Prompt
In the PageIndex documentation, how many pages are checked for table of contents detection by default?

Page text

Skip to main content

Overview

PageIndex can automatically generate hierarchical tree structures from PDF documents by:
  1. Detecting and extracting table of contents (if present)
  2. Identifying section boundaries and page numbers
  3. Recursively building a hierarchical tree structure
  4. Optionally generating summaries and descriptions

Quick Start

1

Install PageIndex

pip install pageindex
2

Basic Usage with CLI

Generate a tree structure from a PDF:
python run_pageindex.py --pdf_path document.pdf
This will create a JSON file at ./results/document_structure.json.
3

Programmatic Usage

Use the page_index function in your Python code:
from pageindex import page_index

result = page_index('document.pdf')
print(result['doc_name'])
print(result['structure'])

CLI Parameters

Required Parameters

--pdf_path
string
required
Path to the PDF file to process. Must have .pdf extension.
python run_pageindex.py --pdf_path /path/to/document.pdf

Model Configuration

--model
string
default:"gpt-4o-2024-11-20"
LLM model to use for structure extraction and summary generation.
python run_pageindex.py --pdf_path document.pdf --model gpt-4o-2024-11-20

PDF-Specific Parameters

--toc-check-pages
integer
default:"20"
Number of pages to check for table of contents detection.
python run_pageindex.py --pdf_path document.pdf --toc-check-pages 30
--max-pages-per-node
integer
default:"10"
Maximum number of pages allowed per node. Larger nodes will be recursively subdivided.
python run_pageindex.py --pdf_path document.pdf --max-pages-per-node 15
--max-tokens-per-node
integer
default:"20000"

Supplied material

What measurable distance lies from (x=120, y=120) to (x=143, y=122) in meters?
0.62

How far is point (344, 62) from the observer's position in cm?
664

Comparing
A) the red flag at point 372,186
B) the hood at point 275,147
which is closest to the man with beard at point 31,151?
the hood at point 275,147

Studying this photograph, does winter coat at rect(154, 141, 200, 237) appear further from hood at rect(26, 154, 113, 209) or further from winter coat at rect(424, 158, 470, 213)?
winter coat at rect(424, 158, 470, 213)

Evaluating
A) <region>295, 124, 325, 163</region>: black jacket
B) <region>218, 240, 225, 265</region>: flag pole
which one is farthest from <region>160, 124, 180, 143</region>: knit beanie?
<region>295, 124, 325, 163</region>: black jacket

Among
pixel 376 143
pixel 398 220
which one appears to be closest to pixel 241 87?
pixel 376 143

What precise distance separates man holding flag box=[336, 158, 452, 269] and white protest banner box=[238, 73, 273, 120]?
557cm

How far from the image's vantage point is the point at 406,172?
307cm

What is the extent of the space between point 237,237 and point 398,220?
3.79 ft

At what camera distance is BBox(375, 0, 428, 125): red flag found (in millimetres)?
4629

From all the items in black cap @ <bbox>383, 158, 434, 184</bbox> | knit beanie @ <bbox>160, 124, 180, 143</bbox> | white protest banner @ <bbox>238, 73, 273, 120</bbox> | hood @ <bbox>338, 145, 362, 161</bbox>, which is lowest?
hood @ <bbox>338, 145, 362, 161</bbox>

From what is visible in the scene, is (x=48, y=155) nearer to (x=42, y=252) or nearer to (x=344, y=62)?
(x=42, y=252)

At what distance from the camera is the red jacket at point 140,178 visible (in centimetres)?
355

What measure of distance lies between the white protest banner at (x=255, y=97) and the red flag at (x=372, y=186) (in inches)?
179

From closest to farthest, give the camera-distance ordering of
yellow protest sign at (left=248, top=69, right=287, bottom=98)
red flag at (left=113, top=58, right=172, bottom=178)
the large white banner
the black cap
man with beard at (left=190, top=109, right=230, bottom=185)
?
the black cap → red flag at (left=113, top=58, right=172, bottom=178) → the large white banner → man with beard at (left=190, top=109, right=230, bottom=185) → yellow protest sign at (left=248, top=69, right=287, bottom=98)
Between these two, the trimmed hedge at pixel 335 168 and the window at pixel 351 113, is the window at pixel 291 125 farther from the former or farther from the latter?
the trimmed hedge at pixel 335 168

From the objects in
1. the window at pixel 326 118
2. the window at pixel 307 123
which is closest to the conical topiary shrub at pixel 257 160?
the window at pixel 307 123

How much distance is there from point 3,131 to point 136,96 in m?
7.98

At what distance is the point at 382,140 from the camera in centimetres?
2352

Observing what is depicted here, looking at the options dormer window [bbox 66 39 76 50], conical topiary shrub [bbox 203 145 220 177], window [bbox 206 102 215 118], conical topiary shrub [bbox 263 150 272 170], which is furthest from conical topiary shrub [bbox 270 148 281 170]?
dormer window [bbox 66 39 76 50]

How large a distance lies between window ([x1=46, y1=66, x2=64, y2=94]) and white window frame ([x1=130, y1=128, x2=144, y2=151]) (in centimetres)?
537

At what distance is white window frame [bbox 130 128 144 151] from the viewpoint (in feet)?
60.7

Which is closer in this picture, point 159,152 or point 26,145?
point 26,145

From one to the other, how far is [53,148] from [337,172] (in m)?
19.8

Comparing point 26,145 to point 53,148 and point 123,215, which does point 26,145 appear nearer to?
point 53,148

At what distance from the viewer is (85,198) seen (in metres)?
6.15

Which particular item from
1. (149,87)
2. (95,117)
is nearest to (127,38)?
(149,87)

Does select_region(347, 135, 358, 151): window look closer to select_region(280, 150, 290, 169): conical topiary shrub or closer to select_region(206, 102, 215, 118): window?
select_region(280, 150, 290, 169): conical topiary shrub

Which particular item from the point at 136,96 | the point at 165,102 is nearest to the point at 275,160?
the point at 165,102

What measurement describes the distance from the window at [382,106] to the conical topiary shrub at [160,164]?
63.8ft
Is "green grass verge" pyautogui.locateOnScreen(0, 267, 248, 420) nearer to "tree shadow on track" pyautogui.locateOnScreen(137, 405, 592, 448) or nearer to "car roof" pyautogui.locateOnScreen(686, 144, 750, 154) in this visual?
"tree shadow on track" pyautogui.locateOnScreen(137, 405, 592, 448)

--

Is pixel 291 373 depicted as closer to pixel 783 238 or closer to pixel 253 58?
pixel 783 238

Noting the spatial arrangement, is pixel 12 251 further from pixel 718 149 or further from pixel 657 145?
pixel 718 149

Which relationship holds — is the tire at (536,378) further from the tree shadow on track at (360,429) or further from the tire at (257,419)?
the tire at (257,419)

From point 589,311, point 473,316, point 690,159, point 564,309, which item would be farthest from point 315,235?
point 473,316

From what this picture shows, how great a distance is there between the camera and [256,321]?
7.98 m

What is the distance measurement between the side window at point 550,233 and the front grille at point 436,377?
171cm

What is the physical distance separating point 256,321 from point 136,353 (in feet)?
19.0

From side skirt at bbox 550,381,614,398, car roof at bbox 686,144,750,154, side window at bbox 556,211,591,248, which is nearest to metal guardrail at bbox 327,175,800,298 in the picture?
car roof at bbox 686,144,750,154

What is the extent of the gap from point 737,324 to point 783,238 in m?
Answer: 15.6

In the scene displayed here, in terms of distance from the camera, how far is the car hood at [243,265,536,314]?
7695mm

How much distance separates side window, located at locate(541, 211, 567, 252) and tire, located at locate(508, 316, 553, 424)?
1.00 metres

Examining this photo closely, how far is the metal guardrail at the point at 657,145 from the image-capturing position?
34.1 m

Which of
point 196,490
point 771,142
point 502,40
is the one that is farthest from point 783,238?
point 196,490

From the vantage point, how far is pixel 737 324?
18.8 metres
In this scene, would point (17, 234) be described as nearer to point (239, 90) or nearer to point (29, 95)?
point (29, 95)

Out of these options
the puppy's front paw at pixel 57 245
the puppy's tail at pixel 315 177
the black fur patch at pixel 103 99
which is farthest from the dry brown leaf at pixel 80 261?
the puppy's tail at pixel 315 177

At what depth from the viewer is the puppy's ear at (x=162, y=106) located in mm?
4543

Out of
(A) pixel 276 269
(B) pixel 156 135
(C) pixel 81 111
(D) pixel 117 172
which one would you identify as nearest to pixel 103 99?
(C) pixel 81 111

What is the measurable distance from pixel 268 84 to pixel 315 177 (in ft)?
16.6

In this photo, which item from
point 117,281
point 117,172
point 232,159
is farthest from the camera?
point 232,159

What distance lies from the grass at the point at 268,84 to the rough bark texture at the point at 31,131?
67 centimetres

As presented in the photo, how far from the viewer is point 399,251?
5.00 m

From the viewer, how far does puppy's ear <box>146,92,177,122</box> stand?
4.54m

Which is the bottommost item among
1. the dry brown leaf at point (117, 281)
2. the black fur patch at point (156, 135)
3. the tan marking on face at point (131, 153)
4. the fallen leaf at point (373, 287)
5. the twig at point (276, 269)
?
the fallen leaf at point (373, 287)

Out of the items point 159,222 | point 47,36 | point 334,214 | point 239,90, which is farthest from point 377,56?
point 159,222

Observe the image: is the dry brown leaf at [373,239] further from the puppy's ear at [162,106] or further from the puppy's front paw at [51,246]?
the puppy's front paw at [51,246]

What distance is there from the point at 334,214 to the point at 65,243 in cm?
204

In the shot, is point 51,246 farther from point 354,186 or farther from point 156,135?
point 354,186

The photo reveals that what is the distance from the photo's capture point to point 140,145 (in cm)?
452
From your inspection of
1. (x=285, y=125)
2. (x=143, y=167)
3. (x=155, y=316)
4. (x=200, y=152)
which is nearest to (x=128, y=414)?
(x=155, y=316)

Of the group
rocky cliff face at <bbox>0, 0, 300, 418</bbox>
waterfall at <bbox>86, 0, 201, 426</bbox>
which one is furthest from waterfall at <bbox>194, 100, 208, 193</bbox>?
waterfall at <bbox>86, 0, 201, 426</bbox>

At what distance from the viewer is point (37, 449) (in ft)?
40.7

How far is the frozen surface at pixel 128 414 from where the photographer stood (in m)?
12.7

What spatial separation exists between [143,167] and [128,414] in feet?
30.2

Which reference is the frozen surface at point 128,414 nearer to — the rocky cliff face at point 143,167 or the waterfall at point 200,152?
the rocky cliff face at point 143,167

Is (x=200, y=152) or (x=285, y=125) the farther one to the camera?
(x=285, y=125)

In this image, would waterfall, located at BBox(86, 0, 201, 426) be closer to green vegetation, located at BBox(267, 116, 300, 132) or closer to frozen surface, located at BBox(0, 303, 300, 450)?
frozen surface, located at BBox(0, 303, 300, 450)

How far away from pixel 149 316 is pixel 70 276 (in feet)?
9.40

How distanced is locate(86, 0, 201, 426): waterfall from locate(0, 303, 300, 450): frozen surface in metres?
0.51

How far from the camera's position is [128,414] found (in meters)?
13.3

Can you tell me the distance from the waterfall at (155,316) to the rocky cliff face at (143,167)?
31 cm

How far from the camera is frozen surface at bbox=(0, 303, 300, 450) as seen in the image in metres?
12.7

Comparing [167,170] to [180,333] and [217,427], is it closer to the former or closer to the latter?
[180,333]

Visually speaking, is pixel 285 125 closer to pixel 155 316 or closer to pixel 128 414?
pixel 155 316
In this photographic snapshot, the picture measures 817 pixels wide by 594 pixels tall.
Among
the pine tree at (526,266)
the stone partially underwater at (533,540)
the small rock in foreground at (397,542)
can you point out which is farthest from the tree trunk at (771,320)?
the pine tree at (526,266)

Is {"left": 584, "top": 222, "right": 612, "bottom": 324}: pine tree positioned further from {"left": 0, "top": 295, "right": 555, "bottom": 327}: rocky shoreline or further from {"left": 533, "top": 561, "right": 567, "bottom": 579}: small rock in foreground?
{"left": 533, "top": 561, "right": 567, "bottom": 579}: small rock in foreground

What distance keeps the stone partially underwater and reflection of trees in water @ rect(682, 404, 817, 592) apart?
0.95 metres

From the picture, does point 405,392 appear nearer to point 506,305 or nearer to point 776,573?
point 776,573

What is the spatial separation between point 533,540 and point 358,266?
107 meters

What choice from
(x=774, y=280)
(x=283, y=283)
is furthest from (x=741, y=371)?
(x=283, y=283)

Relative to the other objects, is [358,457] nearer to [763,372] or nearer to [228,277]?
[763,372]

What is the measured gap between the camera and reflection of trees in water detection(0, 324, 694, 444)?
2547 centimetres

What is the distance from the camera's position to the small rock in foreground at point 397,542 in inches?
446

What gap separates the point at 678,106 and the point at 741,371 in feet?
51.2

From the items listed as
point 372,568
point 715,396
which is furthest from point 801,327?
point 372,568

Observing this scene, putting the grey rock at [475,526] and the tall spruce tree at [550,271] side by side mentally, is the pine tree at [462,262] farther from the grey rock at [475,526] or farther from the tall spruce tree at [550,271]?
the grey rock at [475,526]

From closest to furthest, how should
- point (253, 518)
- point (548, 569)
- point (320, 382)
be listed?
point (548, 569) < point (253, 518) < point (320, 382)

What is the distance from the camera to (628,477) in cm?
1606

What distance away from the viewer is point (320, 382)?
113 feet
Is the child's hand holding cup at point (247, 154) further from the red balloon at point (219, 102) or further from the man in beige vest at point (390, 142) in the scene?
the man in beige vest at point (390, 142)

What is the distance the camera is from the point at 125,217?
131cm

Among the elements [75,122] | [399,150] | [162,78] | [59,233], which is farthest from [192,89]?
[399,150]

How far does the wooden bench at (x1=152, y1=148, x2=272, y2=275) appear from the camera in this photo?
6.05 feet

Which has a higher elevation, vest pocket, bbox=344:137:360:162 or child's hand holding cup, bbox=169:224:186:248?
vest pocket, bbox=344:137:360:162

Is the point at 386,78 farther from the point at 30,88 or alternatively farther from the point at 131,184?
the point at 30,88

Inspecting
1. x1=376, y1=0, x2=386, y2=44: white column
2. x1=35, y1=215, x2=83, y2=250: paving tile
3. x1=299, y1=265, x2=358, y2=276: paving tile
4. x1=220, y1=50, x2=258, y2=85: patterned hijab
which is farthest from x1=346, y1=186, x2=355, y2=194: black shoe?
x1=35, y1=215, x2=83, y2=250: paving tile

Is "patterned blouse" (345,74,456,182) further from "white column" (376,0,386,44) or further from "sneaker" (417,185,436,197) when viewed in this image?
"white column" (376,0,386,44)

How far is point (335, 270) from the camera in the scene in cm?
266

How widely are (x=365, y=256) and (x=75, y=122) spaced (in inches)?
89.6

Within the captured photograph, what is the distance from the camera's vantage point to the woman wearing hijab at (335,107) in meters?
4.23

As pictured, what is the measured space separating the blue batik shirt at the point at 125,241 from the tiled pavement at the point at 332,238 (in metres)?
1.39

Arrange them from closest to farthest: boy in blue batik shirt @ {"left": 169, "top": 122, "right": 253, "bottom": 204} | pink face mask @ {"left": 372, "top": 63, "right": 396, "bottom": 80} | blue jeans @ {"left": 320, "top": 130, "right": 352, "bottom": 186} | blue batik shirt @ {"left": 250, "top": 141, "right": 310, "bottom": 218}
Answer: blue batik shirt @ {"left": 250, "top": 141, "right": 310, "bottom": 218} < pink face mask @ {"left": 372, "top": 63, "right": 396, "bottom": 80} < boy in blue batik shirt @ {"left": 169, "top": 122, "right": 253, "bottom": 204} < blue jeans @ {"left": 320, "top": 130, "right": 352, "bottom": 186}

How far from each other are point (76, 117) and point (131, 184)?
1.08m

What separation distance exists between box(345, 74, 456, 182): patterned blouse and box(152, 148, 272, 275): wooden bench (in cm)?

* * *

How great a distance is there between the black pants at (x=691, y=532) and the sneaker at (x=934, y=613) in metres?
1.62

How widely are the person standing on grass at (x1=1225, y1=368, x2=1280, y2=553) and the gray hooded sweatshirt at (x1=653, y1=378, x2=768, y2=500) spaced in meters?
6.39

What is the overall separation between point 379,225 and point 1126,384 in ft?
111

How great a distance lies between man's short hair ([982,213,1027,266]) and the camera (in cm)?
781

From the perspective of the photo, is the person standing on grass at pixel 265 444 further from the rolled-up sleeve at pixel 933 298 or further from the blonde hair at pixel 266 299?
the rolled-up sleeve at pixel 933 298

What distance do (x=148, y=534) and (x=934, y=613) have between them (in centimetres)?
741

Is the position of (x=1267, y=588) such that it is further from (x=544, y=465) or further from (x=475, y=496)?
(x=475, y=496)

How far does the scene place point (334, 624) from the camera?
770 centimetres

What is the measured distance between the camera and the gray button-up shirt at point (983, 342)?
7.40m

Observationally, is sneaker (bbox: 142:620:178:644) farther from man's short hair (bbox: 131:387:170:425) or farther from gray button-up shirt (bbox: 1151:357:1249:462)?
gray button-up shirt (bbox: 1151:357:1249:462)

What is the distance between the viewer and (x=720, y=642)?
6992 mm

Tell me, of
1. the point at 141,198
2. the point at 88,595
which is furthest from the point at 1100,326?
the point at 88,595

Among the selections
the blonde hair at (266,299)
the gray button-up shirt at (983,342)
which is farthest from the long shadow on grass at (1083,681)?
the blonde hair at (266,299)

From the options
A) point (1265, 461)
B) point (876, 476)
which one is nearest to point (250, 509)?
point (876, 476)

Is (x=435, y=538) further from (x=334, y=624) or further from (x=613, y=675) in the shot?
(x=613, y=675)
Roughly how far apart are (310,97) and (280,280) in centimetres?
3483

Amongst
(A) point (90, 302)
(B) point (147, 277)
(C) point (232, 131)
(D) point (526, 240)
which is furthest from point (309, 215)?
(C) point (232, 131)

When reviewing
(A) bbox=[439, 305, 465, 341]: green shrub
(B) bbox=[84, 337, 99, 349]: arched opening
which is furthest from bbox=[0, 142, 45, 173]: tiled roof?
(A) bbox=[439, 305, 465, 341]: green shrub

Reply
20 pages.